Listing 2-15 shows the DLR Expression equivalent. This code calls the Expression.Lambda<T> factory method to create an instance of Expression<T>. Here T is the delegate type of the lambda expression the factory method creates. The bolded code in line 7 of Listing 2-15 is the body of the lambda expression. The x and y in line 8 are the two input parameters of the lambda expression. The x and y in the body of the lambda expression are bound by the x and y input parameters in line 8.

Listing 2-15. A DLR LambdaExpression Example

1)   public static void LambdaLinqExample()
2)   {
3)       ParameterExpression x = Expression.Parameter(typeof(int), "x");
4)       ParameterExpression y = Expression.Parameter(typeof(int), "y");
5)
6)       Expression<Func<int, int, int>> add = Expression
7)                 .Lambda<Func<int, int, int>>(Expression.Add(x, y),
8)                                              x, y);
9)
10)      int result = add.Compile()(3, 5);
11)      Console.WriteLine("result is {0}", result);
12)  }

So far, the lambda expressions and bound variables we've discussed all have their roots in the lambda calculus theory. Lambda calculus also includes the opposite of bound variables, called free (or unbound) variables, and  C# and DLR Expression allow free variables in lambda expressions, too. Listing 2-16 shows a C# example of a lambda expression that has free variables. The code first declares two variables x and y,then it creates a lambda expression. The body of the lambda expression is the same as the lambda expression body in Listing 2-14. However, in Listing 2-16, the lambda expression does not take any input parameters and, because of this, the variables x and y in the body of the lambda expression are said to be free variables. The free variables need to be bound before the lambda expression can be executed. Because the lexical scope in which the lambda expression is created defines the variables x and y in lines 3 and 4, the x and yin the body of the lambda expression in line 7 are bound to the variables x and y in lines 3 and 4. The lambda expression and the variables x and y in line 3 and line 4 together is called a closure.

Because the lambda expression's free variables are bound in the closure, we can execute the closure. The code in Listing 2-16 purposely executes the closure within a block that spans from line 10 to line 13. The block is redundant in the code. I wrote the code in such a way so that it's as close as possible to the almost equivalent DLR code in Listing 2-17.

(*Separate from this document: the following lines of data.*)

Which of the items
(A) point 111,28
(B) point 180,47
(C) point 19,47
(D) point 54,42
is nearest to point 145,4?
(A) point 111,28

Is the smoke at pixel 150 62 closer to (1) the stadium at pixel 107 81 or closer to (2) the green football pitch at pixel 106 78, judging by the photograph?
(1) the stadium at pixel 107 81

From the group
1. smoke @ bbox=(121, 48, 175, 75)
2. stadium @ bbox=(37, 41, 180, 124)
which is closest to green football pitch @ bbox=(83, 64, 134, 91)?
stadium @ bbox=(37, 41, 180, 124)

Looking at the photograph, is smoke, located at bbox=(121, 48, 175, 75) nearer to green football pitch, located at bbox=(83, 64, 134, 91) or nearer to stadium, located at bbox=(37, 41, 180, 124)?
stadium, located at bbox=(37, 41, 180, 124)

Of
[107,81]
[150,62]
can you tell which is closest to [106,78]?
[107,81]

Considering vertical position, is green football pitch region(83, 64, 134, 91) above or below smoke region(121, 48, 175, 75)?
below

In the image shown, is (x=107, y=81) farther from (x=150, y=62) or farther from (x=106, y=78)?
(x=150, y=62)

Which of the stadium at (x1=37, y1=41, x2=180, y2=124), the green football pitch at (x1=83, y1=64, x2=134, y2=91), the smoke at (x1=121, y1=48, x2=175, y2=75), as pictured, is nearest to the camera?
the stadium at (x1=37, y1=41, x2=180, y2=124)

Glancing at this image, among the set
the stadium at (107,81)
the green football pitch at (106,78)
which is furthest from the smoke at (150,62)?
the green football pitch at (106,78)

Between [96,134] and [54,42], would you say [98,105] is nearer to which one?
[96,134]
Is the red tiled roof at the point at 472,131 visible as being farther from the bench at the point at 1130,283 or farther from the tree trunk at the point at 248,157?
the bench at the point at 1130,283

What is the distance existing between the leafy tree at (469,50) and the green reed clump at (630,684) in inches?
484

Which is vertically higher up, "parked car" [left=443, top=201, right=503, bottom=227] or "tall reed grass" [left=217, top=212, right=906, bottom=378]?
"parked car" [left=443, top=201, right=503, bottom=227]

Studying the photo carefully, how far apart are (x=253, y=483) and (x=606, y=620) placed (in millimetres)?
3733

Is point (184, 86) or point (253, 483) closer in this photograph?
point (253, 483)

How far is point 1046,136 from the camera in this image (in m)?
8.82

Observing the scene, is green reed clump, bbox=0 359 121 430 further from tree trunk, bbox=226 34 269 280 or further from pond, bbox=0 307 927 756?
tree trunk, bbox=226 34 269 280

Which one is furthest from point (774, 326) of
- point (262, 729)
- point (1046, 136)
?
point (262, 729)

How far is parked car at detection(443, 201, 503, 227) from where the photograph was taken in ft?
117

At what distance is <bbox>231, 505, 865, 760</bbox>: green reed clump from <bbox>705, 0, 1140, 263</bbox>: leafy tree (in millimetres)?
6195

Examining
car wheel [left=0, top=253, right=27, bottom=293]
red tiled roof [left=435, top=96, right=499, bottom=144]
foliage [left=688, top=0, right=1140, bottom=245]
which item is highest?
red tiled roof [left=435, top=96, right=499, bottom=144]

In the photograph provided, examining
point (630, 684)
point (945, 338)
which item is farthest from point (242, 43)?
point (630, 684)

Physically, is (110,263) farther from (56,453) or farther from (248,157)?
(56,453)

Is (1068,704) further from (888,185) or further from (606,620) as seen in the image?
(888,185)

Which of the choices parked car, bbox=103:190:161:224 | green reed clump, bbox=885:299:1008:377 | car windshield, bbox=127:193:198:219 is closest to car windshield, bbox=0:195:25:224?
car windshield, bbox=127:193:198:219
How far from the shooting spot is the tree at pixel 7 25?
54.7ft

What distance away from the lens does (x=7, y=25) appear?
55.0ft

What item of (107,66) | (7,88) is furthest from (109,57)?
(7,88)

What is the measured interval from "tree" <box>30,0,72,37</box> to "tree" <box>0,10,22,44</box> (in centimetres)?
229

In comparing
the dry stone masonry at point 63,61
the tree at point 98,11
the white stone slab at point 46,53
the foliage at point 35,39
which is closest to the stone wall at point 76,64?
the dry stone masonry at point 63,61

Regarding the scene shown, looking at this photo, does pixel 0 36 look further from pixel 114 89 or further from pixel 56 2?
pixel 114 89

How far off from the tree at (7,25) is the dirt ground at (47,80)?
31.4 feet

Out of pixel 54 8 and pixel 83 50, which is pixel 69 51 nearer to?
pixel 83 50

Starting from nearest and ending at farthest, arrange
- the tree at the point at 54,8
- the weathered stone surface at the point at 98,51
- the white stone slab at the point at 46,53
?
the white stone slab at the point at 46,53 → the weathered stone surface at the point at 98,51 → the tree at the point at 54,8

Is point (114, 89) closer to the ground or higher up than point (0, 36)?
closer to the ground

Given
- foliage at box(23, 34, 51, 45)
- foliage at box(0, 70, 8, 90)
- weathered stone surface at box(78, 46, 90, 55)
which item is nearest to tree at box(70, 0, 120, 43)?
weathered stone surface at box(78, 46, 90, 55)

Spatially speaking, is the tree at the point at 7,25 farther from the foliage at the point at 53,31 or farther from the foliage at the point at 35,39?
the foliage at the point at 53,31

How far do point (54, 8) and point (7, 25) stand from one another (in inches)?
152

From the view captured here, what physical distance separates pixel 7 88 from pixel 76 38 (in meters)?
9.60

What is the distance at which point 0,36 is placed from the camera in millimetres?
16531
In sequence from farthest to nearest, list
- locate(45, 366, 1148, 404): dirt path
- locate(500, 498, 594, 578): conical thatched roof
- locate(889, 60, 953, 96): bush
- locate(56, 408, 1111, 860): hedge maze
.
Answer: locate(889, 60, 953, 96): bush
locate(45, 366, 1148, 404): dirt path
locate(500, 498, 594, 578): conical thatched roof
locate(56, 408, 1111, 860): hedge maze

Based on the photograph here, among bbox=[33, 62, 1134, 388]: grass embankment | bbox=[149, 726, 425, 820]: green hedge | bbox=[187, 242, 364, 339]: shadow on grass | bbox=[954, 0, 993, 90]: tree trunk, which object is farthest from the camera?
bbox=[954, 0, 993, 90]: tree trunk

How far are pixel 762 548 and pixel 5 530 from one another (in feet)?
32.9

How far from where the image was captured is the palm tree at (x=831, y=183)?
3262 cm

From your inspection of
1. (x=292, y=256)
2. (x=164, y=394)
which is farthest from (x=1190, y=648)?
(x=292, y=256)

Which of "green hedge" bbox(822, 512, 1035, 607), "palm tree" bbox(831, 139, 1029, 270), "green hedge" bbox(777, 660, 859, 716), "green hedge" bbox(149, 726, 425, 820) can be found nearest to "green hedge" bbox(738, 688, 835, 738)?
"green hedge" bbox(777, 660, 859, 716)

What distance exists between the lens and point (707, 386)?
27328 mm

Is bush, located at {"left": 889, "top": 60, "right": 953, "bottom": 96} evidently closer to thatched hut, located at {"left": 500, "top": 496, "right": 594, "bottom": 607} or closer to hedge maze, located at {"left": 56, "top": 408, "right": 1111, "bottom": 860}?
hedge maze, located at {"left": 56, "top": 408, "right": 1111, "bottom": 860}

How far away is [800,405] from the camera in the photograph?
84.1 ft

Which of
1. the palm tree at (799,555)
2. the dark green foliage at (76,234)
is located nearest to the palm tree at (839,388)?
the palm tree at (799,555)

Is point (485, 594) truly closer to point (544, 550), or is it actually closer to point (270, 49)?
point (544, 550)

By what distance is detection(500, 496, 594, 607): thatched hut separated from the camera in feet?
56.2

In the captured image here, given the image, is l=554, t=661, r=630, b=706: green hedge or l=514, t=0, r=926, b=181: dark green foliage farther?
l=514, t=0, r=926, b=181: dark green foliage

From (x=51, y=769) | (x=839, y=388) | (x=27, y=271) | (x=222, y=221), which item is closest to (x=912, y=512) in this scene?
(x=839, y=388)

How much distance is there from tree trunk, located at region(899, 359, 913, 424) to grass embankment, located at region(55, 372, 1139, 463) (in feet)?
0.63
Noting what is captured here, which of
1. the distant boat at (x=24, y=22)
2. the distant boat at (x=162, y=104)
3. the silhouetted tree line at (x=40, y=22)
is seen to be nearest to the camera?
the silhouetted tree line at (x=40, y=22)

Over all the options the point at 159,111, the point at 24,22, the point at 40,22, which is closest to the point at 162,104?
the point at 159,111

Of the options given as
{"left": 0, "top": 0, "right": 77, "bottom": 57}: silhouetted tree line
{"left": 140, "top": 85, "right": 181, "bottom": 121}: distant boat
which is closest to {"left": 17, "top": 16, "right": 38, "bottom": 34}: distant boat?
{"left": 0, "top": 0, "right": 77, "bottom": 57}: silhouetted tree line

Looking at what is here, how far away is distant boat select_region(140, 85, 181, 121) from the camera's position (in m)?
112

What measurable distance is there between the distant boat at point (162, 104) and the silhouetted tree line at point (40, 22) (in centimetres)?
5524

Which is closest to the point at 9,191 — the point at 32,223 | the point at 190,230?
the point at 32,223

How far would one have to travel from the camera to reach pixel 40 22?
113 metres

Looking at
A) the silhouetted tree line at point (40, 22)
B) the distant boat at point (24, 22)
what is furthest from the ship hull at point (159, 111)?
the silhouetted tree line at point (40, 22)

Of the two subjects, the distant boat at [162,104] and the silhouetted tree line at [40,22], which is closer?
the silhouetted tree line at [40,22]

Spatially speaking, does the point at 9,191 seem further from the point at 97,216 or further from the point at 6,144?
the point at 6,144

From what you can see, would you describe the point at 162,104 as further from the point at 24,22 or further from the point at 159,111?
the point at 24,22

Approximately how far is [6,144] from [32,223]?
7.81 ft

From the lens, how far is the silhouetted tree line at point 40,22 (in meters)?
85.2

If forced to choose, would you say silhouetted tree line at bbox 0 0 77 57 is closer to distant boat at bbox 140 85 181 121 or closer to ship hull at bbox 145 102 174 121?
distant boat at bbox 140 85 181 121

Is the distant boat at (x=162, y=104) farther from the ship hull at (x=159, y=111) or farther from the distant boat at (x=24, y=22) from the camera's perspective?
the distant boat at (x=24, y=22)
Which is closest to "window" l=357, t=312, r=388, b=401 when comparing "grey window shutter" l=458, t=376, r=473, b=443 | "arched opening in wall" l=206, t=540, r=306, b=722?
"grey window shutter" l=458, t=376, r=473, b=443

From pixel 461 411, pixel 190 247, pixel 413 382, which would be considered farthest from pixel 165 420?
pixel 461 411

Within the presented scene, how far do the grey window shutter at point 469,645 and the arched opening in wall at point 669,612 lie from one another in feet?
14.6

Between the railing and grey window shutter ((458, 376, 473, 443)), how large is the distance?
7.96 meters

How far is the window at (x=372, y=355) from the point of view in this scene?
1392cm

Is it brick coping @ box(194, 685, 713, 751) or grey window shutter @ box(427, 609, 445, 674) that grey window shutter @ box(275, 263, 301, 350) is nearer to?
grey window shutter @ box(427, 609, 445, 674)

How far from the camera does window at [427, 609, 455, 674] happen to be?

Listing 2-16. A C# Example of a Lambda Expression That Has Free Variables

1)   public static void ClosureLexicalScopeCSharpExample()
2)   {
3)       int x = 2;
4)       int y = 1;
5)
6)       //The 'add' delegate and variables x, y form a closure.
7)       Func<int> add = () => { return x + y; };
8)
9)       int result;
10)      {
11)          //int y = 3; //C# compiler does not allow this.
12)          result = add();
13)      }
14)
15)      Console.WriteLine("result is {0}", result);
16)  }

Listing 2-17 shows a DLR Expression example of a lambda expression that has free variables. In Listing 2-17, the code defines a lambda expression and assigns it to the variable add in line 12. The lambda expression has two free variables, x and y, that are bound to the x and y declared in line 9. The key point here is that lexical scoping determines what the free variables x and yare bound to. The free variables x and y are bound to the x and y declared in line 9 because the x and y in line 9 are declared in the same lexical scope as the lambda expression. Because the lambda expression is defined in the outer scope, the free variables x and y are bound to the outer scope's local variables x and y. To prove that, the example deliberately invokes the closure in an inner scope where the name y is bound to the inner scope's local variable y, which has value 3. It doesn't matter where the closure is invoked. The free variables are always bound to the outer scope's local variables x and y. Therefore, the result of running the code in Listing 2-17 is 3 (i.e., 2 + 1), not 5 (i.e., 2 + 3).

Listing 2-17. A DLR Expression Example of a Lambda Expression That Has Free Variables.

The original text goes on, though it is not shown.